I have been reading Camp Redemption by Raymond Atkins. I met Raymond years ago at a book event in Canton, Georgia, where we were both panelists. We didn’t get much time to visit but it was clear that Raymond was a legend among his friends.
After reading this romp of a tale, I understand why.
Raymond is a hoot of a storyteller. You know the type. He’s full of smart-a** one-liners, and his story meanders down dirt roads, and sneaks around unexpected corners.
Early and Ivey Willingham, a brother and sister duo, run a Bible camp in the North Georgia mountains. It’s been the destination location for untold number of renegade children, until the summer of 2010 when the once-popular Bible camp gets only a handful of children to sign up. The economy, and technology have taken their toll — kids don’t want to hang around a Bible camp all summer long, or even a week at a time.
All seems lost, until Ivey has one of her many prophetic dreams, this one featuring a Choctaw Indian named Richard Corntassel. It’s the message embedded in this dream that sets the two up for the drama that follows.
It’s the laugh-out-loud kind of drama. Or maybe it isn’t the drama at all, but rather Raymond’s tongue-in-cheek storytelling. Consider:
“Millie Donovan was a local girl who had come up rough and fast under the indifferent care of Patsy and Stu Fields, a lackluster pair who were smart enough to figure out the mechanisms of copulation but clueless as to what to do with the inevitable result of that exercise. They were not mean people, although they were a touch stupid. They held an extremely low standard for themselves, one that they managed to live up to most days. Patsy and Stu liked to arise late, smoke marijuana, copulate, eat food that did not require heat to prepare, and then smoke more marijuana before finishing off the day with more vigorous copulation.”
But then Raymond Atkins turns right around and adds a dose of theology for the pondering:
“Even when it came to Ivey, his own personal live-in prophet, Early could never quite make the complete journey to being a true believer in miracles. A part of him always hung back at a spot where perhaps the light was a little better and examined each occurrence through the harsh lens of reality. Ironically, even as he looked, he realized that it took as much faith not to believe as it did to accept something blindly, that both points of view required belief in something larger, be it God, coincidence, the randomness of the universe, science or mere blind luck.”

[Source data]
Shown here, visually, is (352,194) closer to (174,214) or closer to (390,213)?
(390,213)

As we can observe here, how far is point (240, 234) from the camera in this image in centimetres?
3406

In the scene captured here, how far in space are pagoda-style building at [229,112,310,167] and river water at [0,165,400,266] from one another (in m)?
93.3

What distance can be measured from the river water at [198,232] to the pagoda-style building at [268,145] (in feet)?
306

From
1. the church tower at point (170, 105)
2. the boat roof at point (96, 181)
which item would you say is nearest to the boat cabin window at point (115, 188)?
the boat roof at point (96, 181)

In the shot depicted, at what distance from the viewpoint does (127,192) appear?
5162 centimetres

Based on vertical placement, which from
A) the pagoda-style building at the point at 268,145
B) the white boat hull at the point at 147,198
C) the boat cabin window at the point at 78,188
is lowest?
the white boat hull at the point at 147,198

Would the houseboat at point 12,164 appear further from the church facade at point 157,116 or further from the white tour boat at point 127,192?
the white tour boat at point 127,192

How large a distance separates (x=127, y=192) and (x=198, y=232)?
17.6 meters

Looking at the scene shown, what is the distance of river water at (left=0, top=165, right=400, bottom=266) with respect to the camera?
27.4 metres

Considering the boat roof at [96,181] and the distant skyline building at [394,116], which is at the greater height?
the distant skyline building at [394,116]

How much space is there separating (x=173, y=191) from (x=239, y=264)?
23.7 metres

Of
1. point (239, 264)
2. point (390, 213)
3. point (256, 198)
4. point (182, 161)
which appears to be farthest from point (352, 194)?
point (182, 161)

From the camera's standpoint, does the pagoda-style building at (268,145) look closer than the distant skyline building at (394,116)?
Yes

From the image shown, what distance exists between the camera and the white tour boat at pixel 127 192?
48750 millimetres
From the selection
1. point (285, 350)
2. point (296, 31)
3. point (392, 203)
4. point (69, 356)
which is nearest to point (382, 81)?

__Task requirements__
(1) According to the review, where did the reviewer first meet Raymond Atkins?
(2) Set down word for word the passage of the review that begins at the words "After reading this" and stops after the words "week at a time.".
The rows in the source data are not required for any of these tasks.

__The results__
(1) At a book event in Canton, Georgia, where both served as panelists.

(2)
After reading this romp of a tale, I understand why.
Raymond is a hoot of a storyteller. You know the type. He’s full of smart-a** one-liners, and his story meanders down dirt roads, and sneaks around unexpected corners.
Early and Ivey Willingham, a brother and sister duo, run a Bible camp in the North Georgia mountains. It’s been the destination location for untold number of renegade children, until the summer of 2010 when the once-popular Bible camp gets only a handful of children to sign up. The economy, and technology have taken their toll — kids don’t want to hang around a Bible camp all summer long, or even a week at a time.